Reproduce all of the lines below word for word, omitting the pictures.

■ LISTING ■
____________

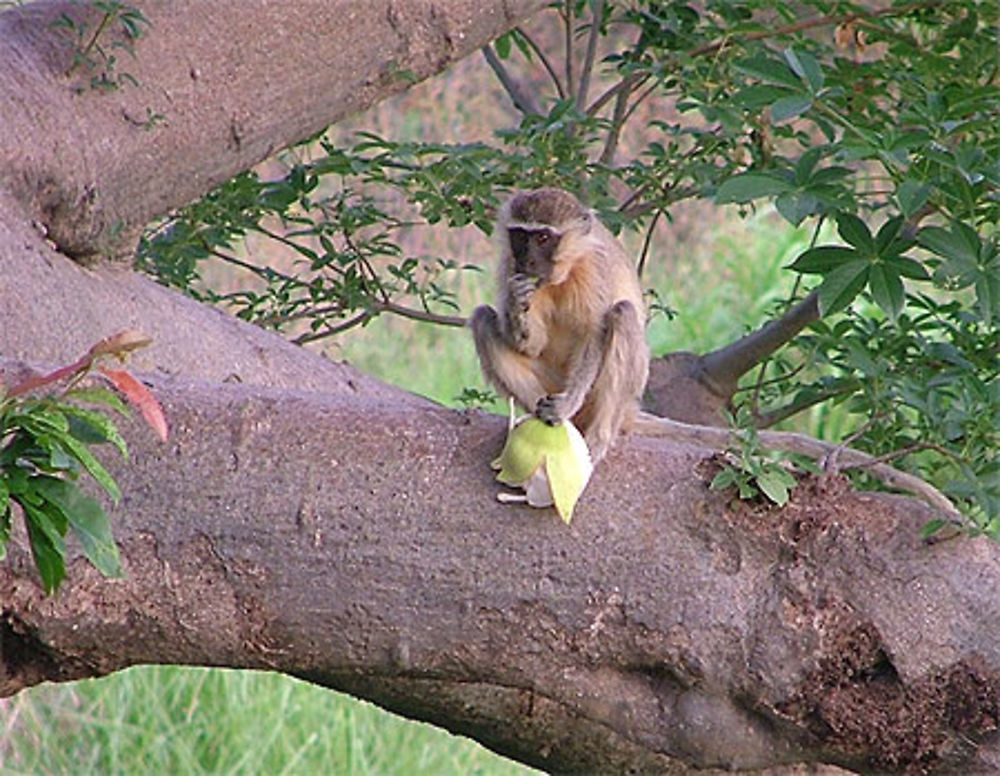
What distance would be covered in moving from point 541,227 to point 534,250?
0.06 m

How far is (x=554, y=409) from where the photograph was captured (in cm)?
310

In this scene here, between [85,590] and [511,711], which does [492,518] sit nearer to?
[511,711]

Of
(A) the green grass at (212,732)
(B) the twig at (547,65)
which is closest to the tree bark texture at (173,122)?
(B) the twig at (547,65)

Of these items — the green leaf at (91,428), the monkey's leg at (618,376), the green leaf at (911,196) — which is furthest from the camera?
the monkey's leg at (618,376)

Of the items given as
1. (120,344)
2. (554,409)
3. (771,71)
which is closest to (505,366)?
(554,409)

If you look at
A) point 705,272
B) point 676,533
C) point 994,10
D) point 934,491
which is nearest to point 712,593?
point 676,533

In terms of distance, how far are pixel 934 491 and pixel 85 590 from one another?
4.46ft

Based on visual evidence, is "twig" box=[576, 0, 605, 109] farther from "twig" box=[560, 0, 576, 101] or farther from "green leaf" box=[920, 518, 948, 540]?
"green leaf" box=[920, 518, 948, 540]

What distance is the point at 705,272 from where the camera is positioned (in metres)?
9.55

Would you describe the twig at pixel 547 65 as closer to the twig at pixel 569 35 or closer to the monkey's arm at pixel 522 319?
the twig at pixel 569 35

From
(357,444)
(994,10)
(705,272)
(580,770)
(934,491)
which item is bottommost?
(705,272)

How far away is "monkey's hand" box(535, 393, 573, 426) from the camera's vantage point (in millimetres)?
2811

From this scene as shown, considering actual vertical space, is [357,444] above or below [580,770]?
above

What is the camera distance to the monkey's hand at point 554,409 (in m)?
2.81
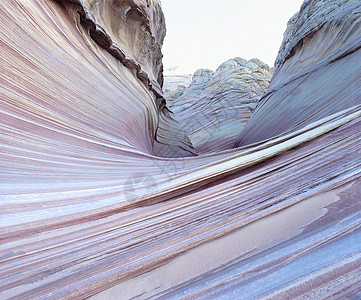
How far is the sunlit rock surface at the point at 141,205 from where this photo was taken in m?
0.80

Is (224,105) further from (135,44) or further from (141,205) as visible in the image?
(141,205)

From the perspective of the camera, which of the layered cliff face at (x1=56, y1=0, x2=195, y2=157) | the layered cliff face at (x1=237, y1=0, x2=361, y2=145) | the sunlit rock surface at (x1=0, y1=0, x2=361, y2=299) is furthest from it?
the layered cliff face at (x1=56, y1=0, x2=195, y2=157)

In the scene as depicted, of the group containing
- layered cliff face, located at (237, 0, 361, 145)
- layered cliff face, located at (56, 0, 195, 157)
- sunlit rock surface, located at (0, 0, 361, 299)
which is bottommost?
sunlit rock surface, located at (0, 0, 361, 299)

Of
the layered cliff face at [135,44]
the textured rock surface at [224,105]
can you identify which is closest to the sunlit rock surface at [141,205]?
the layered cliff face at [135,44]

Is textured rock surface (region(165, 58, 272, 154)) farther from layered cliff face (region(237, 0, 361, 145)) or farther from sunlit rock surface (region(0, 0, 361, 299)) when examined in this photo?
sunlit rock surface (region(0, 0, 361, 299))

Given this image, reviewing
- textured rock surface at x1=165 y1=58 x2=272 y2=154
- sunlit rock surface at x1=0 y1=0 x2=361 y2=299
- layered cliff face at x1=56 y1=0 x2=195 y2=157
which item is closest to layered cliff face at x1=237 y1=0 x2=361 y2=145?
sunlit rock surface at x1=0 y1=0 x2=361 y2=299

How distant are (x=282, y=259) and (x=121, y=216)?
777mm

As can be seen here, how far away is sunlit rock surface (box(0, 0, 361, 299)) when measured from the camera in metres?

____________

■ WRITTEN ANSWER ■
What distance would be covered in moving from point 541,227 to point 534,250?
0.06 m

How far is (x=554, y=409) from where the photograph was captured (in cm)?
310

In this scene here, between [85,590] and [511,711], which does [492,518] sit nearer to?
[511,711]

Of
(A) the green grass at (212,732)
(B) the twig at (547,65)
which is closest to the tree bark texture at (173,122)?
(B) the twig at (547,65)

Of these items — the green leaf at (91,428), the monkey's leg at (618,376), the green leaf at (911,196) — which is furthest from the camera?
the monkey's leg at (618,376)

Of the items given as
1. (120,344)
2. (554,409)
3. (771,71)
which is closest to (505,366)?
(554,409)

If you look at
A) point 705,272
B) point 676,533
C) point 994,10
D) point 934,491
which is nearest to point 712,593?
point 676,533

In terms of distance, how far are pixel 934 491 and pixel 85 590 from one another?
4.46ft

Based on visual evidence, is "twig" box=[576, 0, 605, 109] farther from "twig" box=[560, 0, 576, 101] or farther from "green leaf" box=[920, 518, 948, 540]?
"green leaf" box=[920, 518, 948, 540]

What distance is the point at 705,272 from where the camera is positioned (in metres)?
9.55

Would you describe the twig at pixel 547 65 as closer to the twig at pixel 569 35 or closer to the monkey's arm at pixel 522 319?
the twig at pixel 569 35

From
(357,444)
(994,10)
(705,272)
(580,770)
(934,491)
which item is bottommost?
(705,272)

How far away is "monkey's hand" box(535, 393, 573, 426) from the camera's vantage point (in millimetres)?
2811

From this scene as shown, considering actual vertical space, is [357,444] above or below [580,770]?
above

What is the camera distance to the monkey's hand at point 554,409 (in m)?
2.81
How far is the sunlit rock surface at the point at 141,205 from where this photo was taken in m?
0.80

Is (224,105) further from (135,44) or further from (141,205) as visible in the image?
(141,205)

From the perspective of the camera, which of the layered cliff face at (x1=56, y1=0, x2=195, y2=157) | the layered cliff face at (x1=237, y1=0, x2=361, y2=145) | the sunlit rock surface at (x1=0, y1=0, x2=361, y2=299) is furthest from it?
the layered cliff face at (x1=56, y1=0, x2=195, y2=157)

In the scene as depicted, of the group containing
- layered cliff face, located at (237, 0, 361, 145)
- layered cliff face, located at (56, 0, 195, 157)
- sunlit rock surface, located at (0, 0, 361, 299)
which is bottommost?
sunlit rock surface, located at (0, 0, 361, 299)

Of
the layered cliff face at [135,44]
the textured rock surface at [224,105]
can you identify which is closest to the sunlit rock surface at [141,205]?
the layered cliff face at [135,44]

Is textured rock surface (region(165, 58, 272, 154)) farther from layered cliff face (region(237, 0, 361, 145)) or farther from sunlit rock surface (region(0, 0, 361, 299)) when examined in this photo?
sunlit rock surface (region(0, 0, 361, 299))

Given this image, reviewing
- textured rock surface at x1=165 y1=58 x2=272 y2=154
- sunlit rock surface at x1=0 y1=0 x2=361 y2=299
- layered cliff face at x1=56 y1=0 x2=195 y2=157
which item is closest to layered cliff face at x1=237 y1=0 x2=361 y2=145?
sunlit rock surface at x1=0 y1=0 x2=361 y2=299

How distant are (x=282, y=259) and (x=121, y=216)?
777mm

As can be seen here, how far away is sunlit rock surface (box(0, 0, 361, 299)) when measured from the camera in metres?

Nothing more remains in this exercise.